CompassCares also connects them with agencies willing to work with females during and after their pregnancies, with support, financial assistance, connection to adoption agencies, and other help.
A female who aborts because of all the pressure she feels—from family, a boyfriend, job, financial pressures, or abortion providers—is ultimately going through with an act out of coercion, Harden said.
“It all hits her like a wave. There’s a knee-jerk ‘I’ve got to get out from under this’ reaction,” he said. “She’s got to get to the point where she can take a breath and consider what she’s truly facing. We can help her overcome those obstacles.
“We believe everyone is made in the image of God and worthy of protection, both the mother and the child. If we really believe that, it takes a lot of work to support her. The church is willing to do the work, pay for it, walk with her, and become friends with her.”
This isn’t the first time an act of significant abortion-related violence has occurred in Amherst, an affluent suburb outside Buffalo. Dr.
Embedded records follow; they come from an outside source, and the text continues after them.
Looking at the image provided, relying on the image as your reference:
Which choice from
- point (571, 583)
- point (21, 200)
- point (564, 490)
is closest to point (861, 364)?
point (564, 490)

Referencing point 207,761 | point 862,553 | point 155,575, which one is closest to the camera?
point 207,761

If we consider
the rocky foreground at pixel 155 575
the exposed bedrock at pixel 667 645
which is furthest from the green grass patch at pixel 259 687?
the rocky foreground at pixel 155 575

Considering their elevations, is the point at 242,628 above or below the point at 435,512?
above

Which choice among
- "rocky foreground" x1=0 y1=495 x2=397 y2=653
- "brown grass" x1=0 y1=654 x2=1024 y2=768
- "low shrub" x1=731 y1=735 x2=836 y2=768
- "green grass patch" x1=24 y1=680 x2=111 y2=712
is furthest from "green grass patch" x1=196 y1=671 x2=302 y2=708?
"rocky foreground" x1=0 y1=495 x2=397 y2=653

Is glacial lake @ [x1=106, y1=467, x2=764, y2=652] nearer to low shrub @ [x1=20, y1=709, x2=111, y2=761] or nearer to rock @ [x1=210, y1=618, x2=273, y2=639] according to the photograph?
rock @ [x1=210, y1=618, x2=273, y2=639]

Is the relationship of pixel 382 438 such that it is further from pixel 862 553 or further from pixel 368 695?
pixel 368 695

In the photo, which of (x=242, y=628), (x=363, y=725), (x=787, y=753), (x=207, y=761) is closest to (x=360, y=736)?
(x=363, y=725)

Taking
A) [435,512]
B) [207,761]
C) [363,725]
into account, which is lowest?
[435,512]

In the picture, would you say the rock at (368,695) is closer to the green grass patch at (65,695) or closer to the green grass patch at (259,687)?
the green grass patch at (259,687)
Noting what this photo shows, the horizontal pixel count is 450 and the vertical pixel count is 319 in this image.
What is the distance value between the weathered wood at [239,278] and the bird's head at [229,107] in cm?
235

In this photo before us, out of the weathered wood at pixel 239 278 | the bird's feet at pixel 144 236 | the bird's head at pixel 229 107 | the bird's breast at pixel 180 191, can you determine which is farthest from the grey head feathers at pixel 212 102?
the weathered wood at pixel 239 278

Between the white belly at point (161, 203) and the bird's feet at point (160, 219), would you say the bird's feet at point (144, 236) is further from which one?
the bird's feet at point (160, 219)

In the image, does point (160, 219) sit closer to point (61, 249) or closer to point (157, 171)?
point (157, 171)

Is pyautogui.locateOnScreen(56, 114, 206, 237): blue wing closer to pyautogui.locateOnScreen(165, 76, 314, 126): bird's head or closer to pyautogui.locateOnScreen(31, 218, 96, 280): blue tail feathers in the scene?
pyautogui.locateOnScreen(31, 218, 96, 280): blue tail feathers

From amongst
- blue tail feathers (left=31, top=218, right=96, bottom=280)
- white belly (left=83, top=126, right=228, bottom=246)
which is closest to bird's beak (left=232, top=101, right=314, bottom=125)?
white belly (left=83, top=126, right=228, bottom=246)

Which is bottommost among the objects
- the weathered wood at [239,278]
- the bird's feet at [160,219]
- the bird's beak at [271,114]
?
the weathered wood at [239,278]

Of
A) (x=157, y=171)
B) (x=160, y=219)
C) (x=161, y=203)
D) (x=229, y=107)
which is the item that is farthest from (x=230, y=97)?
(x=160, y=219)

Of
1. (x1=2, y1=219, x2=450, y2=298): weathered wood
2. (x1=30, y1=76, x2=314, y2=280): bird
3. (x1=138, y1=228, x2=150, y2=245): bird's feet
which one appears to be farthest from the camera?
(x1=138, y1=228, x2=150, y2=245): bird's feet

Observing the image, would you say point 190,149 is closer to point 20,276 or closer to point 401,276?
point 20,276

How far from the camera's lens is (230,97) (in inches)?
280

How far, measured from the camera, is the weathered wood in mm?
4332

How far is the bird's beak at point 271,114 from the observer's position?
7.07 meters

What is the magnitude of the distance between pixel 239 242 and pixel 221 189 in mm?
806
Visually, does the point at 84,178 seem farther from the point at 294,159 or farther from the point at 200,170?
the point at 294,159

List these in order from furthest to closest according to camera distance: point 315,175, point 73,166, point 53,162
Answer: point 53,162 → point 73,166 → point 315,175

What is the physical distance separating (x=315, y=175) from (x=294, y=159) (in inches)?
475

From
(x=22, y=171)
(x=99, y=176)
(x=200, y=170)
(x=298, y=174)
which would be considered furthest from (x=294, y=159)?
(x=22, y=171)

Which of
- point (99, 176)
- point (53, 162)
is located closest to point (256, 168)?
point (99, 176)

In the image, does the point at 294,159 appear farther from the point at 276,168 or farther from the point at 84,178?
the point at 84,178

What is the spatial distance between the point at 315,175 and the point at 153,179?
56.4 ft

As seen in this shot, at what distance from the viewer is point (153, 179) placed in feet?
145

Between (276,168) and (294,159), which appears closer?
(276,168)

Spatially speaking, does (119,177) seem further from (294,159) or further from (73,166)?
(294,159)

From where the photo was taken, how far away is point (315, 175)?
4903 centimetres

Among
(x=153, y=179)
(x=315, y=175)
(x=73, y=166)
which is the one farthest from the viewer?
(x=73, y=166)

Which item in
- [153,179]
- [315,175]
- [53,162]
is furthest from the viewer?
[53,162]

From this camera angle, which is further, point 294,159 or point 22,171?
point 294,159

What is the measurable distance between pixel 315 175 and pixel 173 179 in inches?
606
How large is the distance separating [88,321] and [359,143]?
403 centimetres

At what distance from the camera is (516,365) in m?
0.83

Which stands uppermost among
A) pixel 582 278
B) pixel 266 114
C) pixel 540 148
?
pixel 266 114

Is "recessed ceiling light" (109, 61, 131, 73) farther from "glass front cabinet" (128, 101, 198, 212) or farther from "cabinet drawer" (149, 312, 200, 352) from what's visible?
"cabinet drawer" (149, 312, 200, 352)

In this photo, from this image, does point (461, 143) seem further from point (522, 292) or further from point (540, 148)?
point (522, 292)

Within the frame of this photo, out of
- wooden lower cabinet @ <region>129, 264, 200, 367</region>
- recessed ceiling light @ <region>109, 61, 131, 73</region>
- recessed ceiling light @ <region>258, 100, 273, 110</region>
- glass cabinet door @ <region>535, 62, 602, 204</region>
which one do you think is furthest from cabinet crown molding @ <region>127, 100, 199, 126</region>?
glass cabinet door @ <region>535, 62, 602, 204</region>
Barnett Slepian, one of three doctors who provided abortions in the area, was murdered by a sniper in 1998.
The killer, hiding in the woods behind Slepian’s Amherst home, shot him through the kitchen window one Friday evening after the doctor had returned from his synagogue. The shooter, James Kopp, was placed on the FBI’s Ten Most Wanted List, caught in France in 2001, and extradited. He’s now serving life in prison without parole for second-degree murder. The federal government waived the death penalty as an extradition condition.
Following the killing, anti-abortion violence receded and temperatures cooled as government and activists from both sides hammered out rules to allow clinics to function, medical professionals to go to work, and demonstrators to demonstrate.